It can be worse. Have you tried the ST site lately? The only way to find the SPICE model for a part was via a web search engine, theirs did not find their own (!) part. Then there is usps.gov. Yesterday I had an outgoing overseas letter of 1.4oz, so more than the usual 1oz worth of postage. Under rates ... nothing, except useless stuff like lists of things you can't send. Then they have a "calculator". No matter how often I clicked, it came back with a postage of $18.20 and sometimes "no product was selected". So I just doubled the usual postage and crossed my fingers that it's enough.
Oh, and if Tek is somehow dear to your heart write to the CEO. That is usually the one and only way to find someone who will listen. At one large semi mfg where I did that this triggered a midsize earthquake, and change happened prontissimo.
The rapidly rising level of incompetence found among web site programmers is mind-boggling.
Now that might be a programmer issue. Silly to not let a user include fractions of an ounce. Expecting a user to know that this value has to be rounded and giving an error like, "no product was selected" is total crap!
In the case of Tek, yes. Although if I were a programmer and someone told me to do such stuff I'd consider that writing on the wall. Time to look around. In the case of USPS stating "No product selected" while one was selected is clearly a programmer error. And no such excuse as "Oh, that only works on IE" :-)
I suspect s/might be/probably is/. Same issue with telephone numbers, credit cards, etc. The *machine* should be able to accept any reasonable format from the user and convert that to its own internal format. Lazy "web developers" more interested in appearances than functionality and the damned kids won't stay off my lawn! ;-)
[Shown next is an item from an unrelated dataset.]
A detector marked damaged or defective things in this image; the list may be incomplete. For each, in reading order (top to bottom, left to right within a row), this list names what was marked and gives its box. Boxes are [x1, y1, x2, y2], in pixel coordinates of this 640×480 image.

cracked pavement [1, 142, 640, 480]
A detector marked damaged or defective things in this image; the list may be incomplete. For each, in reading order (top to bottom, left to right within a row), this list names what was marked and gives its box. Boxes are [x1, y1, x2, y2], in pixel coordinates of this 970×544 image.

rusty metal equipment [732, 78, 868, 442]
I ran into something like that with an equipment manufacturer that sells through distributors, reps, and dealers. They demanded that the manufacturer take down its web site and refer all prospective sales to the dealers. The compromise was that the manufacturer would setup a login system, that would record contact information, and forward them as leads to a designated dealer by territory. My guess(tm), is that something like this might be happening with Tek.
The next step is possibly to refer all documentation, support, and repair issues to the dealers, which will effectively destroy service.
Jeff Liebermann firstname.lastname@example.org
150 Felker St #D http://www.LearnByDestroying.com
Yeah, last time I got info from Tek I subsequently received a telephone call from the local distributor referring to the products in question specifically.. unfortunately for them, I had to tell them that I had already ordered and received the scopes from an outfit in California weeks before, and their service and price was considerably better, so don't bother darkening my virtual doorway again.
Of course Tek scopes used to be better than Agilent's (not to mention Rigol's) and easier to use, so you may be condemning yourself and you employees to years of inconvenience to save a minute of work on a web- site, but that's your choice.